EXTRACTED RECORDS:
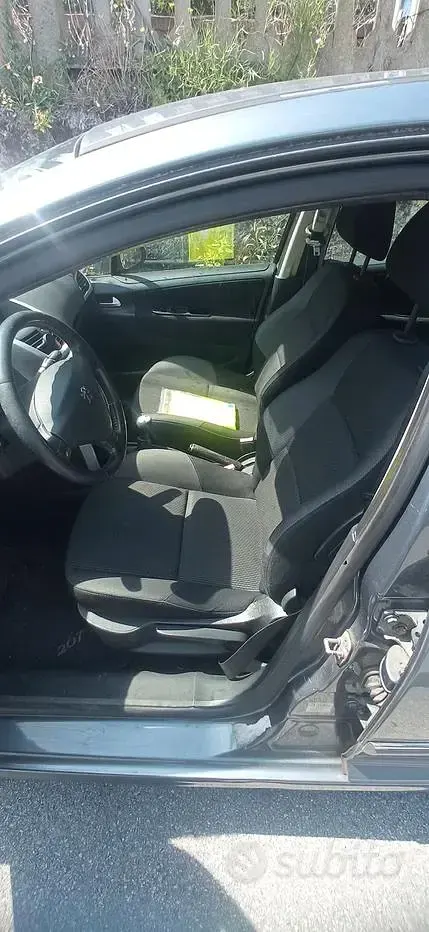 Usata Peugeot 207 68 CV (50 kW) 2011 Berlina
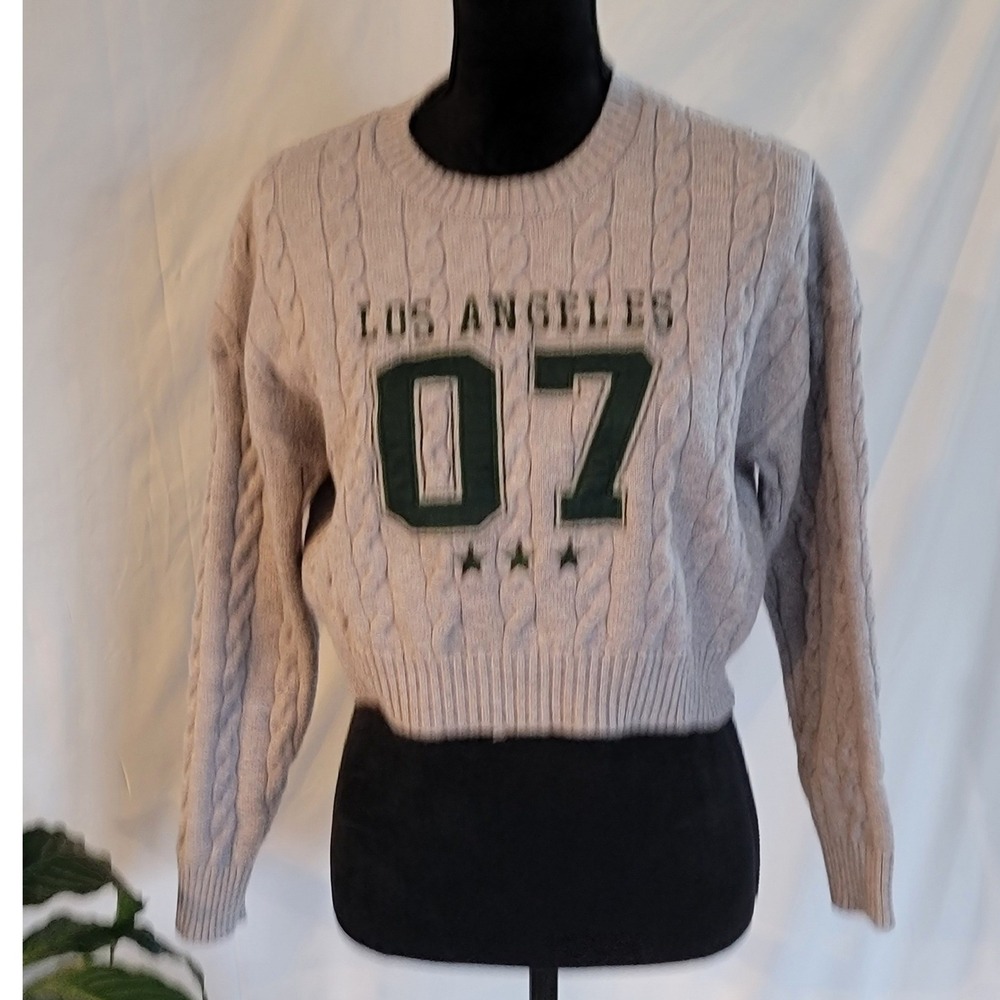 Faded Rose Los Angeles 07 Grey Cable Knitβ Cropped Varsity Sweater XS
...
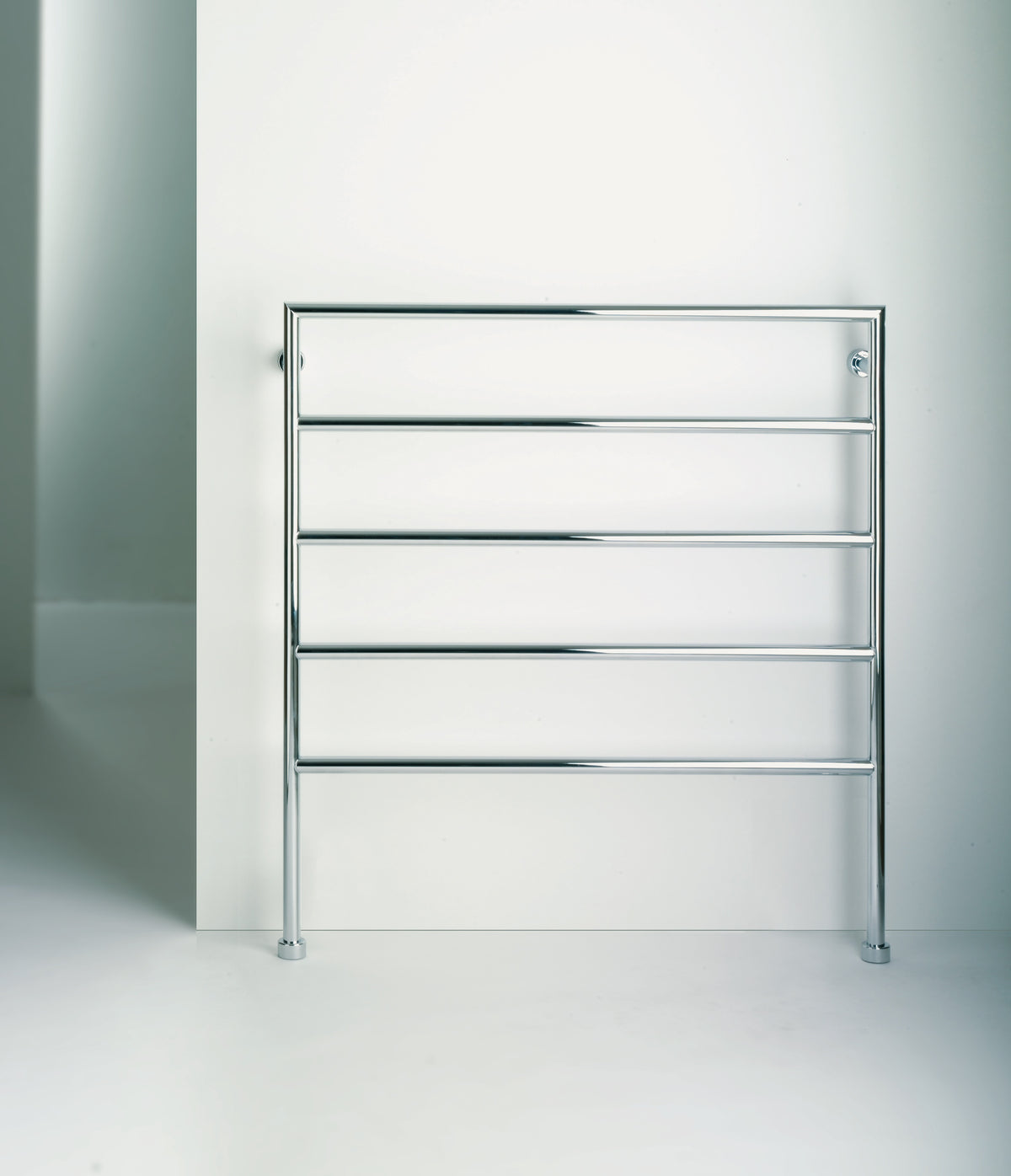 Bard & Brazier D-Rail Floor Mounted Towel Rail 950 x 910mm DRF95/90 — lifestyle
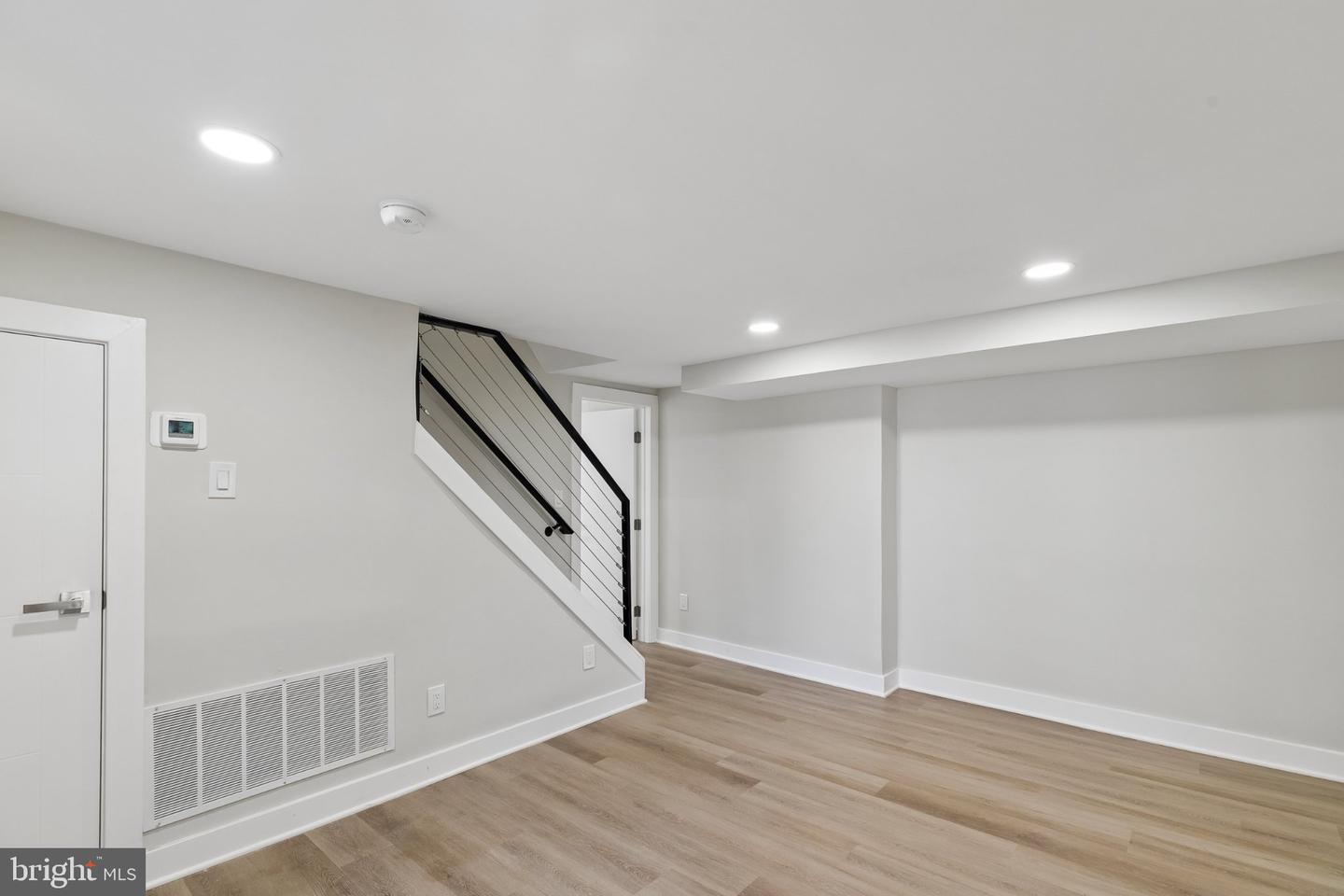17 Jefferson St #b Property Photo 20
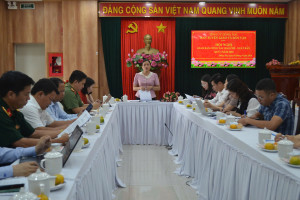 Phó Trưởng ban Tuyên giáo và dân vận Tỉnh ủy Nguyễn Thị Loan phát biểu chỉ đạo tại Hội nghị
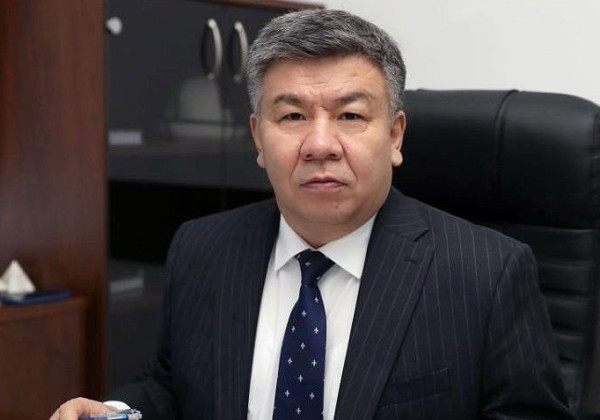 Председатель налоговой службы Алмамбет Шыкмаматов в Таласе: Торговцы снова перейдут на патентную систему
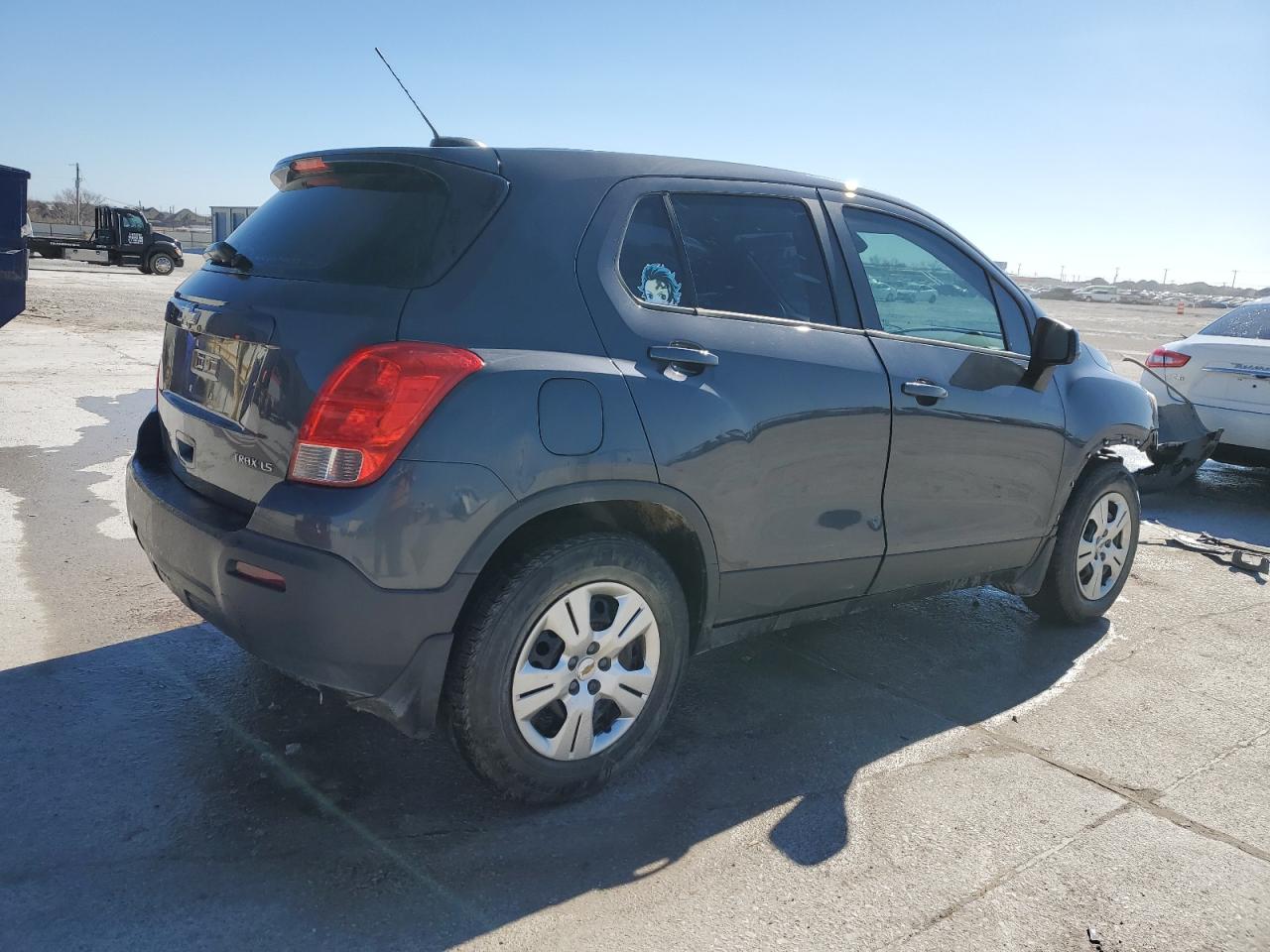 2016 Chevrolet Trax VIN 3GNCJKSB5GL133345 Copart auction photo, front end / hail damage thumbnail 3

WORK TASK:
With pictures excluded, reproduce exactly the lines above from the one containing "17 Jefferson St #b Property Photo 20" down to the one containing "2016 Chevrolet Trax", those two included.

ANSWER BOX:
17 Jefferson St #b Property Photo 20
 Phó Trưởng ban Tuyên giáo và dân vận Tỉnh ủy Nguyễn Thị Loan phát biểu chỉ đạo tại Hội nghị
 Председатель налоговой службы Алмамбет Шыкмаматов в Таласе: Торговцы снова перейдут на патентную систему
 2016 Chevrolet Trax VIN 3GNCJKSB5GL133345 Copart auction photo, front end / hail damage thumbnail 3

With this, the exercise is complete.